Je retrouve une photo de la tombe en déshérence de mes arrières-grands-parents maternels avant que je n'organise sa remise en état. C'est un cas typique :
1/ de mon côté indécrottable Bécassine béate : j'avais en effet remarqué en allant me recueillir sur la tombe voisine de mes grands-parents et de ceux de leurs enfants qui n'avaient pas (sur)vécu que c'était le même nom que le nom de jeune fille de ma grand-mère mais m'était seulement dit Tiens, c'était vraiment un nom répandu dans la région. Ça ne m'avait pas effleuré qu'il puisse s'agir de quelqu'un de la famille.
2/ comme tout le monde dans la famille savait qu'il s'agissait des arrières-grands-parents, tout le monde supposait que tout le monde le savait.

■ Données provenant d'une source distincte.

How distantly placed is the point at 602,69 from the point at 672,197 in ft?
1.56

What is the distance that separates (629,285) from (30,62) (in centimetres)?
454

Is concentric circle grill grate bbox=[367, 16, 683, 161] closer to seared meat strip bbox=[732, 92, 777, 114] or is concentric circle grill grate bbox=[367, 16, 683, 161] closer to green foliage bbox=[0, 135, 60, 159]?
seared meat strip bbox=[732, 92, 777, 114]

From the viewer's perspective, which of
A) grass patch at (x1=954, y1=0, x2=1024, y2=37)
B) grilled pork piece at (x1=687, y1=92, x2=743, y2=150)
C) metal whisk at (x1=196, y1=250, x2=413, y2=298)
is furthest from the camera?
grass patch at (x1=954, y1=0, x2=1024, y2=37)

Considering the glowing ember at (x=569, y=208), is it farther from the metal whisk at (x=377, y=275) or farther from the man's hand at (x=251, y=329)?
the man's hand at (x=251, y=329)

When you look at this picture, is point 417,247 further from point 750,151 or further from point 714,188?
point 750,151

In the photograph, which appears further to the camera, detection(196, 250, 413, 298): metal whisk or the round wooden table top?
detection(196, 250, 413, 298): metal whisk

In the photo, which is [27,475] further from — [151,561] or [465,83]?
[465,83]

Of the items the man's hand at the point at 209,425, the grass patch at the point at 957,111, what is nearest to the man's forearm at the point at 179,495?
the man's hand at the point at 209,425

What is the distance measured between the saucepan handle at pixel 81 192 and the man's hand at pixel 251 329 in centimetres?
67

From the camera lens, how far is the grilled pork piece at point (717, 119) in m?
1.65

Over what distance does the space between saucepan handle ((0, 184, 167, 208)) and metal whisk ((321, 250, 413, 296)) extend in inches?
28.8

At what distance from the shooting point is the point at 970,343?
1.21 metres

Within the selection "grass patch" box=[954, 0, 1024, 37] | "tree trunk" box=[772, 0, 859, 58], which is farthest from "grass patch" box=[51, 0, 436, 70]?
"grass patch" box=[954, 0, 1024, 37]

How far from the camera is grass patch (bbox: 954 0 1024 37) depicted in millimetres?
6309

Résultat : personne n'en parlait. Ben en fait : moi je ne savais pas. Peut-être parce que j'étais trop petite quand le sujet (s'il le fût) fut devant moi évoqué. Il aura fallu les obsèques de ma mère, désormais enterrée dans le même cimetière, un peu plus loin, pour qu'une de mes cousines remarquant l'état de cette tombe s'exclame (1), il faudrait qu'on fasse quelque chose !
- Mais, c'est la famille ?
- Oui, tu ne savais pas ?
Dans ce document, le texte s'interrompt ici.